TASK INSTRUCTIONS -
1 – Write out the stretch of the excerpt on C11 and gets() from "I would like" through "char *gets(char *str)".
2 – According to the excerpt on C11 and gets(), which function does the Recommended practice section still prefer over gets_s?

EXCERPT -
/---
In C11(ISO/IEC 9899:201x), gets() has been removed. (It's deprecated in ISO/IEC 9899:1999/Cor.3:2007(E))

In addition to fgets(), C11 introduces a new safe alternative gets_s():

C11 K.3.5.4.1 The gets_s function

#define __STDC_WANT_LIB_EXT1__ 1
#include <stdio.h>
char *gets_s(char *s, rsize_t n);

However, in the Recommended practice section, fgets() is still preferred.

The fgets function allows properly-written programs to safely process input lines too long to store in the result array. In general this requires that callers of fgets pay attention to the presence or absence of a new-line character in the result array. Consider using fgets (along with any needed processing based on new-line characters) instead of gets_s.

I would like to extend an earnest invitation to any C library maintainers out there who are still including gets in their libraries "just in case anyone is still depending on it": Please replace your implementation with the equivalent of

char *gets(char *str)
{
    strcpy(str, "Never use gets!");
    return str;
}

This will help make sure nobody is still depending on it. Thank you.
\---
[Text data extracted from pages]
/---
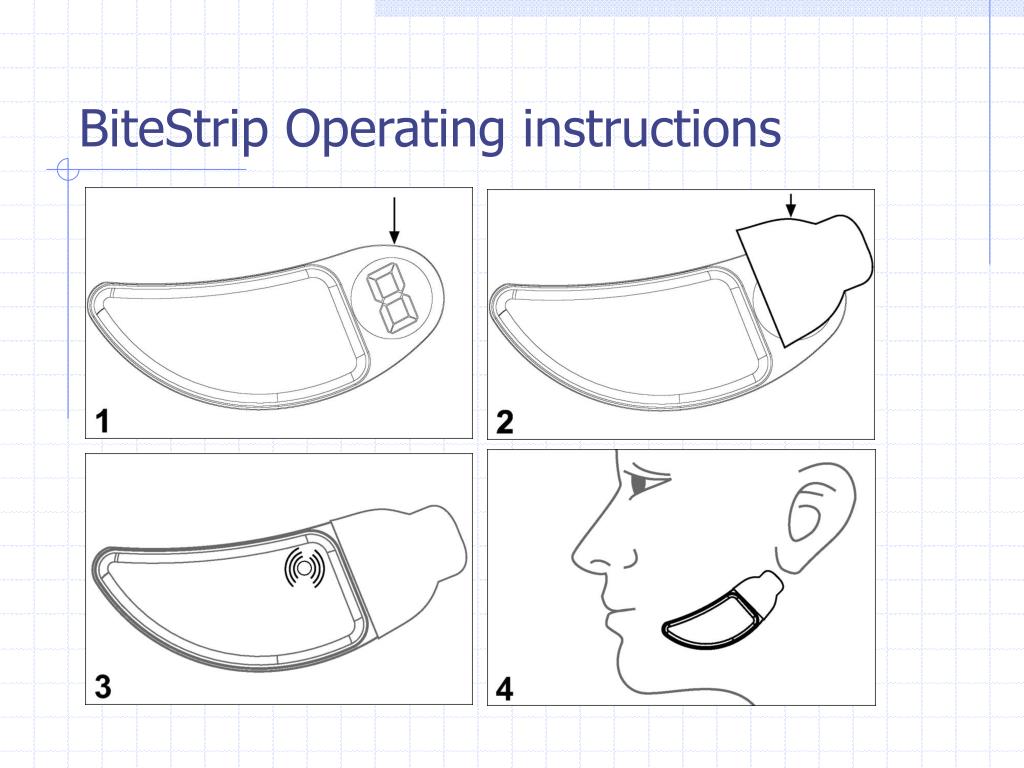 BiteStrip Operating instructions

1

2

3

4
\---
WRITTEN RESPONSES -
1 –
I would like to extend an earnest invitation to any C library maintainers out there who are still including gets in their libraries "just in case anyone is still depending on it": Please replace your implementation with the equivalent of

char *gets(char *str)

2 – fgets()